_SELECTED EXTRACT_:
|Publication number||US4234303 A|
|Application number||US 05/949,662|
|Publication date||Nov 18, 1980|
|Filing date||Oct 10, 1978|
|Priority date||Oct 10, 1978|
|Publication number||05949662, 949662, US 4234303 A, US 4234303A, US-A-4234303, US4234303 A, US4234303A|
|Inventors||Fernando M. Neugart|
|Original Assignee||Neugart Fernando M|
|Export Citation||BiBTeX, EndNote, RefMan|
|Patent Citations (3), Referenced by (10), Classifications (9)|
|External Links: USPTO, USPTO Assignment, Espacenet|
1. Field of the Invention
The present invention is directed to a combustion device, and more particularly to a device intended to be used in conjunction with a candle of the type wherein paraffin components are contained within a jar or other vessel.
2. The Prior Art
In my U.S. Pat. No. 4,013,397 there is disclosed a device of the type of which the present invention constitutes an improvement. More particularly, there is shown in the said patent a metallic float device adapted to carry a short wick section or to surround the existing wick of a vessel contained candle-like assembly.
In accordance with the teachings of said patent, the metal float device is supported on the surface of a body of paraffin and heat developed by the flame at the wick is transmitted to the float, the transmitted heat in turn serving to melt the fuel directly beneath the float, whereby the float is permitted to move progressively toward the bottom of the container as the fuel is consumed.
While the device of said patent is effective for its intended purpose, instances have been observed where heat transfer from the flame to the float is insufficient completely to melt the fuel beneath the plate, with the result that the plate is unable to descend the column of fuel. When the molten fuel fails to reach the wick, the flame will be extinguished.
Such condition has been observed particularly where the device is burned in an extremely cool environment, resulting in a relatively rapid conduction of heat away from the plate.
The occasional failure of the prior art device described is considered to result from the fact that heating of the fuel beneath the plate was effected substantially only as a result of radiation and conduction of the heat from the candle flame.
The present invention may be summarized as directed to an improved combustion device of the type described in U.S. Pat. No. 4,013,397, the improved operation of the device being the result of more efficient heat transfer from the candle flame to the float device, and particularly to the bottom portion thereof, with resultant more efficient melting of the fuel beneath the device.
More particularly, the present invention achieves a more effective utilization of heat from the candle flame as the result of a construction operating on a heat transfer utilizing radiation, conduction and convection principles.

_DATA SUPPLIED_:
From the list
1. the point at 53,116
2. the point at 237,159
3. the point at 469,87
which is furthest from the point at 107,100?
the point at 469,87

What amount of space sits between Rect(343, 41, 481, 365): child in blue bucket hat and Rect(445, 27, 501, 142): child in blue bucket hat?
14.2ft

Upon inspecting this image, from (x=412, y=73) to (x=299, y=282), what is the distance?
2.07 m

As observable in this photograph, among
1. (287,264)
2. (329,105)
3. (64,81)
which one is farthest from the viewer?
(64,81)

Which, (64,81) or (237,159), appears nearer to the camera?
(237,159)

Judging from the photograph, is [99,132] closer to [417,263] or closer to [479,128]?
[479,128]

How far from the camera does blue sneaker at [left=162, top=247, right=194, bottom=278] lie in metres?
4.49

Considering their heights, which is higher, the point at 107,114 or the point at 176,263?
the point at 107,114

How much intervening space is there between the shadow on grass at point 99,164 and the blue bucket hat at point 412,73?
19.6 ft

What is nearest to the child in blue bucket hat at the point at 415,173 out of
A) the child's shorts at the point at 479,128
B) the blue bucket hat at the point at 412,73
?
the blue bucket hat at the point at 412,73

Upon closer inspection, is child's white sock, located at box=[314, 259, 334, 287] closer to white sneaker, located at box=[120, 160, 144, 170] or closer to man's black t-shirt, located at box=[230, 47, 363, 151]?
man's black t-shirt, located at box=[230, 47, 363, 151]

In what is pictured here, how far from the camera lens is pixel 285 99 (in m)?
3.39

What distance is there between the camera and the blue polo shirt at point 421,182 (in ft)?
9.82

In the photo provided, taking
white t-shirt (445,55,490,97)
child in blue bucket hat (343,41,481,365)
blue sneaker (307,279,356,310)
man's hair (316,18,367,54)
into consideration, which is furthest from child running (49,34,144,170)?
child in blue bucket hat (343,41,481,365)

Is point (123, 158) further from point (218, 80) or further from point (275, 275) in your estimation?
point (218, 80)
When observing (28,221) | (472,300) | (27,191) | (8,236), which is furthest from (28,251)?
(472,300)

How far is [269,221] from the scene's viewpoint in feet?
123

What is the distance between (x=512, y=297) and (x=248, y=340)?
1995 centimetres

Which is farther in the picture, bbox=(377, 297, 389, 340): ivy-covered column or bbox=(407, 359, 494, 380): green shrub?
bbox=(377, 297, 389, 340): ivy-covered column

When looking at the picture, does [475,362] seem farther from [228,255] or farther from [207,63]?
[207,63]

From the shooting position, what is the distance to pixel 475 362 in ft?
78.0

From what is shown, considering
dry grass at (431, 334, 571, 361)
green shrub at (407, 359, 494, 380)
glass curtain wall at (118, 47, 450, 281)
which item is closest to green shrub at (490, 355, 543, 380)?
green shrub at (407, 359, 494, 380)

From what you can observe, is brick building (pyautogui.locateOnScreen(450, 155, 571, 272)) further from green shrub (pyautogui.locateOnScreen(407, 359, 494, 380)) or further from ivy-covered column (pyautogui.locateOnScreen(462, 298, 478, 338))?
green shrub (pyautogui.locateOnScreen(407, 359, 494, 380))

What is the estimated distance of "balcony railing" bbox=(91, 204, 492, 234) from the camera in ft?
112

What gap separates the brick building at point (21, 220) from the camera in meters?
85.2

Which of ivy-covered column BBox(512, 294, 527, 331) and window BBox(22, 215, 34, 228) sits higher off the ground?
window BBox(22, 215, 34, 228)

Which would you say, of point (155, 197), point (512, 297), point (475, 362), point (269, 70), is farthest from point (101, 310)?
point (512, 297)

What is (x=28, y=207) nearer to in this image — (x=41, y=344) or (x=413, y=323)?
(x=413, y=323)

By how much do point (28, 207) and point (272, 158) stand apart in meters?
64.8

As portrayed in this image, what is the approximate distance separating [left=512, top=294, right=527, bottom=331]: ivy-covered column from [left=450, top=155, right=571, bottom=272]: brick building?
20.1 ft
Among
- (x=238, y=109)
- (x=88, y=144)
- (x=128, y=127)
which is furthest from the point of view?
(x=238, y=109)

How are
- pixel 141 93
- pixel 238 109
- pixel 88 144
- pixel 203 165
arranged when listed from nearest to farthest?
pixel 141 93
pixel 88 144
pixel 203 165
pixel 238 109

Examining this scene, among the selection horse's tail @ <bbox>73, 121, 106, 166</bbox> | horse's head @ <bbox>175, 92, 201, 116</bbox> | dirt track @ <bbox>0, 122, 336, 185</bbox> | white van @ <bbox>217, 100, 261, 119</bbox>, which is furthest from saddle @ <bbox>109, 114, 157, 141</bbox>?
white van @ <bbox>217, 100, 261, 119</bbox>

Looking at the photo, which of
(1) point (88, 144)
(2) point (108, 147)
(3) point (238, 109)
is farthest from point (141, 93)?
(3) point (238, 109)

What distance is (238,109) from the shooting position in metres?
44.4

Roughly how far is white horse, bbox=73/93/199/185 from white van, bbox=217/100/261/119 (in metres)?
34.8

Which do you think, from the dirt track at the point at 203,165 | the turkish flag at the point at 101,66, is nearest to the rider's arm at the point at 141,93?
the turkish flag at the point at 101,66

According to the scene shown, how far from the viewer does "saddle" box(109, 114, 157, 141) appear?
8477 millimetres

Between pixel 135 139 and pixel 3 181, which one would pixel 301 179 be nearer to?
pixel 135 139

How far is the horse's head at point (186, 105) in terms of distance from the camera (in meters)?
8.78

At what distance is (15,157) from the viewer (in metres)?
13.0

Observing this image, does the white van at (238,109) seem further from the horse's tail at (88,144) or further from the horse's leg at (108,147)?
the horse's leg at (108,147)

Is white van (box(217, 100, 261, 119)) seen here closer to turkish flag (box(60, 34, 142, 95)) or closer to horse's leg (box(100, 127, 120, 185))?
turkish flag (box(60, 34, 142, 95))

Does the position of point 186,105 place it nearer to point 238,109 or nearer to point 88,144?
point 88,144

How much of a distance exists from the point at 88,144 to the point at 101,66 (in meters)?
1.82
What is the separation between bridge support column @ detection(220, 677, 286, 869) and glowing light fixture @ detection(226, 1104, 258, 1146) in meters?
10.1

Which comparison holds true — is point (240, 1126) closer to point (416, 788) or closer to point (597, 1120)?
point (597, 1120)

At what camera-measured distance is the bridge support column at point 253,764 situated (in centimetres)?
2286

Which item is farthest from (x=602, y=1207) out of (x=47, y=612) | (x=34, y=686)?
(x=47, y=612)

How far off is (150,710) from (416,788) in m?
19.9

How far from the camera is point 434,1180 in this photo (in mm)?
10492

_WRITTEN TASK A_:
According to the candle float patent, in what kind of environment has the earlier device's failure particularly been observed?
_WRITTEN TASK B_:
For each statement, answer yes or no according to the candle float patent, and quote the words that decide it: (i) The float device of the earlier patent was made of metal. (ii) In the earlier device, fuel beneath the plate was heated mainly by convection. (iii) The application was filed in 1980.
_WRITTEN TASK C_:
Please write the next part of the candle float patent, picking up after its final sentence.

_REPLY A_:
In an extremely cool environment.

_REPLY B_:
(i) Yes: "a metallic float device"
(ii) No: "heating of the fuel beneath the plate was effected substantially only as a result of radiation and conduction of the heat from the candle flame"
(iii) No: "Oct 10, 1978"

_REPLY C_:
Briefly, the combustion apparatus includes a bottom plate which, in operation, will contact the solid fuel, a top plate secured to the bottom plate, portions of the top plate being spaced from the bottom plate to provide an air chamber or float, the plates being so connected as to define a radially directed flow path therebetween, whereby heat of the candle flame applied at the center of the device will be transmitted to the bottom plate by radiation and conduction but, by virtue of the existence of the radial path, there will also be set up a convective flow of heated fuel, whereby the temperature of the bottom plate will be maintained at a high value and more efficient melting of the fuel will be achieved.
Accordingly, it is an object of the invention to provide a combustion device adapted to float on the surface of fuel which is solid at ambient temperatures and which becomes melted when heated to temperatures somewhat above ambient.
More particularly, it is an object of the present invention to provide an improved combustion device of the general type disclosed in my U.S. Pat. No. 4,013,397 wherein more effective transfer of the heat of the candle flame to the combustion device is achieved, with resultant improved melting of the solid fuel.
Still a further object of the invention is the provision of an inexpensive and effective combustion device wherein the possibility of failure resulting from non-melting of the fuel is greatly reduced.
To attain these objects and such further objects as may appear herein or be hereinafter pointed out, reference is made to the accompanying drawings, forming a part hereof, in which:
FIG. 1 is a vertical sectional view through a combustion apparatus in accordance with the invention, the apparatus being displayed in conjunction with a container filled with solid fuel;
FIG. 2 is a plan view taken in the direction of the arrows 2--2 of FIG. 1;
FIG. 3 is a magnified vertical section taken on the line 3--3 of FIG. 2.
As shown in the drawings, and particularly FIG. 1, a combustion device 10 is disclosed, the device being adapted particularly for use with a meltable fuel mass 11, such as a mass of paraffin, contained in a glass vessel, such as the vessel 12.
As more fully set forth in my above referenced patent, it often occurs in devices of the type described that the wick member 13 is arrayed in the container 12 in such manner that at some point or other, e.g. in the area 14, the wick closely approaches the wall of the container. When this condition occurs, if the device is used in the manner of a conventional candle, it will be readily recognized that the flame so closely approaches the wall of the vessel that it is possible to crack the vessel, with resultant danger.
The combustion device of the present invention assures even and effective burning of the column of combustible fuel 11 and positively prevents overheating of the walls of the container by maintaining the wick 13 in spaced relation to the glass walls as the result of the wick passing upwardly through a central area 15 formed in the combustion device 10.
While the present invention has been illustrated in conjunction with a candle-like apparatus incorporating a wick 13, it will be readily understood by reference to my above cited patent that the apparatus may be used to burn a fuel mass not having its own wick by using a short wick section maintained within the central area 15 of the combustion apparatus by a wick retainer mechanism of the sort shown in said patent. The wick may be supported by a suitable wire 27 connected to rim 18 if desired.
With further reference to the construction of the combustion apparatus, the same includes a conductive metallic bottom plate 16 which is generally planar and includes a central aperture 17 which may be surrounded by a shallow, upwardly directed inner rim 18. A cover plate 19, which is substantially congruent in plan to the bottom plate 16, includes an outer peripheral portion 20, an inner aperture portion 21, and a raised annular central portion 22 spaced from the plane of the bottom plate 16, to define an air chamber between such parts.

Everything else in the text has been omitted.